The replica of the pulse signal SP arriving through the arm 121, having a vertical polarization component Vsp, enters through the input port 123a within the combiner PBC 124, while the replica of the pulse signal SP arriving through the arm 125, having a horizontal polarization component Hsp, enters through the input port 123b into the combiner PBC 124.

The replicas of the pulse signal SP that are carried by the first 121 and second 125 arms are combined into a single signal traveling within a single fiber PMF 112 at the output 128 of the combiner PBC 124, but the outgoing signal has the form of a single signal comprising a vertical component Vsp and a horizontal components Hsp. A combiner PBC is an off-the-shelf component whose function is to combine two optical signals coming from two fibers so that the combined signal can be carried by a single fiber. In the opposite direction, a separator PBS separates an optical signal being carried by an optical fiber into two signals having orthogonal propagation modes that are respectively carried within two fibers.

At the output port 128 of the combiner PBC 124, a sampling pulse signal SP is obtained that has two cross-polarization components PX and a precise, fine-tuned time-shift TS equal to (Tp/2+Td). The fact that the outgoing sampling pulse signal SP, comprising a vertical polarization component Vsp and a horizontal polarization component Hsp, are derived from the combination performed by the combiner PBC 124 is an important function of the sampling visualization system, as a single optical fiber 112, connected to the output 128 of the duplicator SPD-PX-TS 111, ensures the carrying of that pulsed, duplicated, and finely time-shifted signal SP to the splitter PM-TSM-S 114.

The embodiment depicted here comprises connectors 122. These connectors 122 serve to join together two portions of fiber PMF, but naturally any other means of joining may be used, such as a weld.

Duplicator DD-PX-TS

FIG. 4 depicts in detail the duplicator DD-PX-TS 107 enabling the division of the data-containing optical signal OS with the introduction of polarization crossing PX and a time-shift TS. The transverse magnetic mode TM of the optical signal OS, when leaving the separator PBS 104 carried by the optical fiber PMF, enters the duplicator DD-PX-TS 107 through the input port 106. The division of the TM mode of the optical signal OS into two replicas is achieved by means of a polarization-maintaining coupler PMC 130.

A first arm 131 located after the coupler PMC 130 is connected by means of a connector 132 to the first input port 133a of a combiner PBC 134 in order to feed into it one of the replicas, which has a vertical polarization propagation mode Vtm, of the transverse magnetic mode TM of the optical signal OS to the sample. The embodiment depicted here comprises connectors 132. These connectors 132 serve to join together two portions of fiber PMF, but naturally any other means of joining may be used, such as a weld.

Prompt 1 -
In the optical duplicator excerpt, which component splits the TM mode of the optical signal OS into two replicas?
Prompt 2 -
Reproduce word for word the stretch of the optical duplicator excerpt starting at "FIG. 4 depicts" and ending at "coupler PMC 130.".

Information supplied -
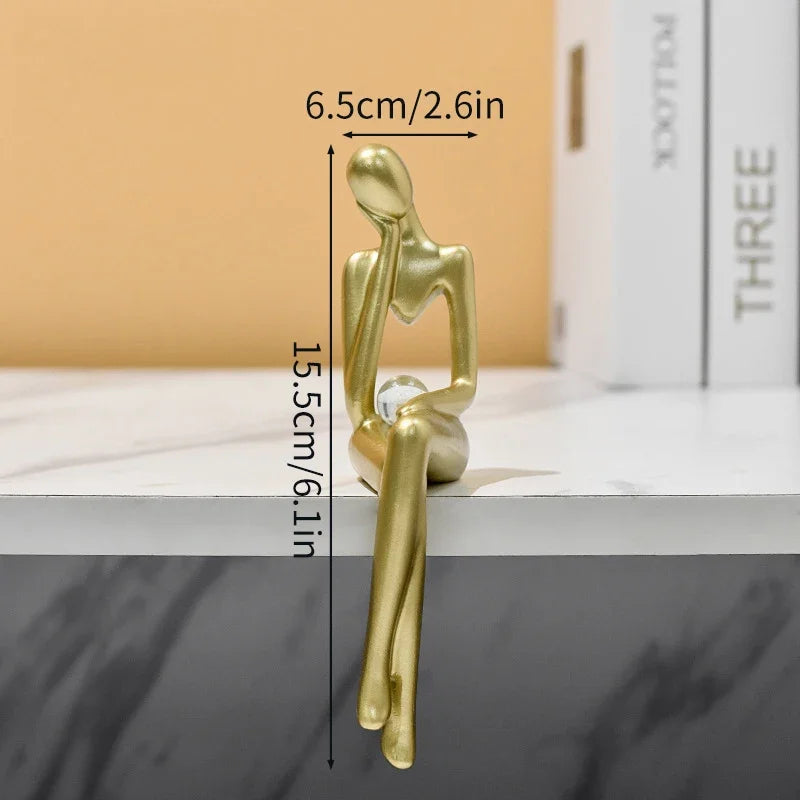 Gold Abstract Thinker Ornament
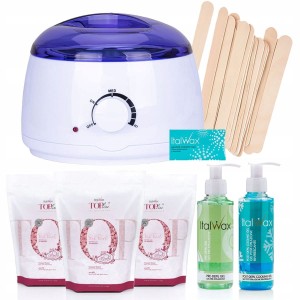 Zestaw do depilacji woskiem twardym Italwax Top Line Pink Pearl 300g + podgrzewacz + 2 x żel + szpatułki + talk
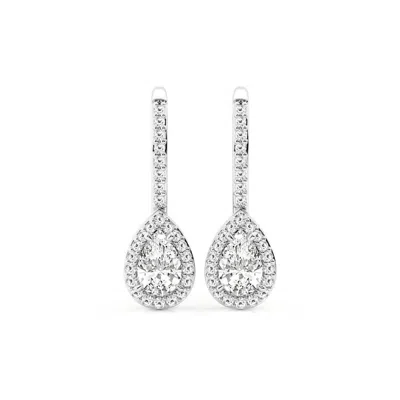 Brilliant Diamond 1 Carat Lab Grown Diamond Pear Drop Earrings In 14k White Gold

Output 1 -
A polarization-maintaining coupler, PMC 130.

Output 2 -
FIG. 4 depicts in detail the duplicator DD-PX-TS 107 enabling the division of the data-containing optical signal OS with the introduction of polarization crossing PX and a time-shift TS. The transverse magnetic mode TM of the optical signal OS, when leaving the separator PBS 104 carried by the optical fiber PMF, enters the duplicator DD-PX-TS 107 through the input port 106. The division of the TM mode of the optical signal OS into two replicas is achieved by means of a polarization-maintaining coupler PMC 130.